BAFTA-winning investigative journalist was 83

Roger Cook, the pioneering investigative journalist best known as frontman of British channel ITV’s current affairs program ‘The Cook Report’ in the 1980s and 1990s, has died. He was 83.
Cook’s family confirmed the news in a statement.
“In addition to a distinguished and award-winning career in journalism, Roger was first and foremost a beloved husband and father,” it said.
ITV led the tributes, saying Cook “worked tirelessly to expose criminal wrongdoing and injustice, helping to bring about important and lasting changes to the law” and that “his fearless contribution to journalism will be long remembered.”

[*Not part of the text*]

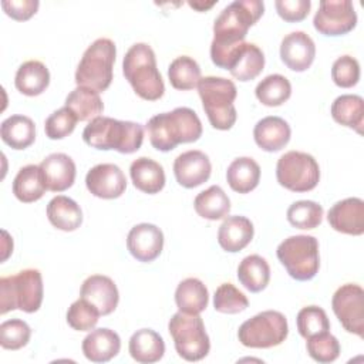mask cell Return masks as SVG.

Born in New Zealand, Cook moved to Britain in the 1960s after starting his career as a radio journalist in Australia. After a long stint on BBC Radio 4’s ‘The World at One’, he created and presented the radio program ‘Checkpoint’ in the early 1970s, in which he aimed to expose criminals, con artists and official incompetence.
‘The Cook Report’, launched in 1985, was said to be a more expensive screen version of his radio programme. It quickly became known for its filmed stings and Cook’s numerous confrontations with those he targeted – some of whom responded with verbal and sometimes physical abuse. Cook — who was credited with inventing the door-to-door interview technique — was injured a number of times (he suffered three broken ribs during a confrontation on an earlier TV show), and at one point police said a hit man was hired to kill him. “Britain’s bravest/most beaten up journalist,” is how Cook was described at the time.

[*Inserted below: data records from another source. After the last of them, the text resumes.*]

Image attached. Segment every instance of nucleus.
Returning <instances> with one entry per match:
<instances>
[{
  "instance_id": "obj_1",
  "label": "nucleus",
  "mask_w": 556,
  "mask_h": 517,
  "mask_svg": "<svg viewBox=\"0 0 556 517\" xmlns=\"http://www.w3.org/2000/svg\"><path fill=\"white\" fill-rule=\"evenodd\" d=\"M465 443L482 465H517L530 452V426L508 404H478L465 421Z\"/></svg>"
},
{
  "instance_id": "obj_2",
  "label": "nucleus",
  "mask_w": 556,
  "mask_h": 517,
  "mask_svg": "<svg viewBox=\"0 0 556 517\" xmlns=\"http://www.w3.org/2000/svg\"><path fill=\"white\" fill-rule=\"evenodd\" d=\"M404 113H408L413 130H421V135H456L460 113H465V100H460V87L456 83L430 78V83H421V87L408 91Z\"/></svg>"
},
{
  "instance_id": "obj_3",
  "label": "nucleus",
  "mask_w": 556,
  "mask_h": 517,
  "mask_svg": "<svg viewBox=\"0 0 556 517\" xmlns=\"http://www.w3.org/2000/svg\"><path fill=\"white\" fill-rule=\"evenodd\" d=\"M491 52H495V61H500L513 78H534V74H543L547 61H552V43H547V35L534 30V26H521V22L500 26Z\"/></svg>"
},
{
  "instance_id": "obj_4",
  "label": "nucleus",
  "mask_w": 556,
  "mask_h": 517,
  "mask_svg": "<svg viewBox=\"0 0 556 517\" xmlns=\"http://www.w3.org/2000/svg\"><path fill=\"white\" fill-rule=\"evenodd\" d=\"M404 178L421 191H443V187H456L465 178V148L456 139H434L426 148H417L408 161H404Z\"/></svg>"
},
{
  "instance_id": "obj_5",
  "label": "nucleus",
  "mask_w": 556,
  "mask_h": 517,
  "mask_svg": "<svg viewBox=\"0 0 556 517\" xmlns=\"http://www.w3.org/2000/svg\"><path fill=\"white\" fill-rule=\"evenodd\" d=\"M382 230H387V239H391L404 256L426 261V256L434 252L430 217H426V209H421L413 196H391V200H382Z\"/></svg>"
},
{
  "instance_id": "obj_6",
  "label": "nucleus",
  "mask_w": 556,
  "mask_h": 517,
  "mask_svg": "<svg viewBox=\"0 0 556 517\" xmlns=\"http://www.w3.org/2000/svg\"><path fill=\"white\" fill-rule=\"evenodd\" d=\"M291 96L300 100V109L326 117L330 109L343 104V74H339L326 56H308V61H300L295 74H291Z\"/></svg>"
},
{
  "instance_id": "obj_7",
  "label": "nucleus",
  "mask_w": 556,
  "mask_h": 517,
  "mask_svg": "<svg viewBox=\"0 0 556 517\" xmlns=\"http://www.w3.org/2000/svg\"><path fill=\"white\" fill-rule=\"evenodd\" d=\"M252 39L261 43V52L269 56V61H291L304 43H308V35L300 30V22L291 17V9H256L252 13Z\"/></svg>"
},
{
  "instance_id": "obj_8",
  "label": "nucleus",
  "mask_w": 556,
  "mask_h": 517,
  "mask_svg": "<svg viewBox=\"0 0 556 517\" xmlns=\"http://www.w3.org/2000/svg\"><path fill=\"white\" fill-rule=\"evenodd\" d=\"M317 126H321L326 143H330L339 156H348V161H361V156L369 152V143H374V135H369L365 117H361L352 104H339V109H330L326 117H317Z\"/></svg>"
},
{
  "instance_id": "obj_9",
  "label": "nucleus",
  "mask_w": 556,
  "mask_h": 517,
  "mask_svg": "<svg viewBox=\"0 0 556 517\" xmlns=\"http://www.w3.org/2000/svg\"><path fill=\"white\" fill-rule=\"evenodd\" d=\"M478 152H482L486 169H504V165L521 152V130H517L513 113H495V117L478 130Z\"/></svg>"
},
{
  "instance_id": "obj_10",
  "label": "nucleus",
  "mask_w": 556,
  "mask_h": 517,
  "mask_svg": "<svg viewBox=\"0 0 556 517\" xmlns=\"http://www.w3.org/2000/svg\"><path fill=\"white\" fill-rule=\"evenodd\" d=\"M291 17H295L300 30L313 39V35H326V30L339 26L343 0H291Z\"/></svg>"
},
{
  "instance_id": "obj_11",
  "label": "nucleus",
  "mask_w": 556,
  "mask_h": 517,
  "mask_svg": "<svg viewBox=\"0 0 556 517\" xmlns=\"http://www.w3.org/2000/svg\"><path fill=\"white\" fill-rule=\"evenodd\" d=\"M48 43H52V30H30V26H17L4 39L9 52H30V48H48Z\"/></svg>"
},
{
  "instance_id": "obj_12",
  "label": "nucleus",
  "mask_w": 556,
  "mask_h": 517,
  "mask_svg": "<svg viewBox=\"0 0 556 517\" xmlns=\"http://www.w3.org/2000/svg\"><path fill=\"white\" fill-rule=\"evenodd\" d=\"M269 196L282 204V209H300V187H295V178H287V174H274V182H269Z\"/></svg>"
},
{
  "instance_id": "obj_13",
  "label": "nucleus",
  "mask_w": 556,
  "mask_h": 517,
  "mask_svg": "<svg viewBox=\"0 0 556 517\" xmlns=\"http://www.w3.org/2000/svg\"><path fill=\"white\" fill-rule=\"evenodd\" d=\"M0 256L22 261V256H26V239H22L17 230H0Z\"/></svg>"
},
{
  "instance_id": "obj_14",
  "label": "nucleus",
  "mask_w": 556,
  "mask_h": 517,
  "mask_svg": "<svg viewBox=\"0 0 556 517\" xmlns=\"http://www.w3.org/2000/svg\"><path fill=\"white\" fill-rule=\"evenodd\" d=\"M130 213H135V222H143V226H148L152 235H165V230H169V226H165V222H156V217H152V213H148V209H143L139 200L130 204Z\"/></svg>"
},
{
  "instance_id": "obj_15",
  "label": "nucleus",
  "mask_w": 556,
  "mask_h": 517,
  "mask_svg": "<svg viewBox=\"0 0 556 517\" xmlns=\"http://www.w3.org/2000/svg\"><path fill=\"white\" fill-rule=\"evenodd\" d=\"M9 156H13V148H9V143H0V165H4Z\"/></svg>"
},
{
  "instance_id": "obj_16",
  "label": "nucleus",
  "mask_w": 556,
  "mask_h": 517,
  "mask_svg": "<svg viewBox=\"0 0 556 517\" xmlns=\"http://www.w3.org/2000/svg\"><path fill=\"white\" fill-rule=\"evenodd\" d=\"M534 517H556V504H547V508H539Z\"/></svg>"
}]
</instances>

At its peak, ‘The Cook Report’ was the highest-rated current affairs program on British television, with more than 12 million viewers. It ran for sixteen seasons until 1999 and returned in 2007 for a special entitled ‘Roger Cook’s Greatest Hits’, in which Cook revisited some of his most famous stories.
In 1997, the British Academy honored Cook with a special BAFTA award for “25 years of investigative reporting of outstanding quality.”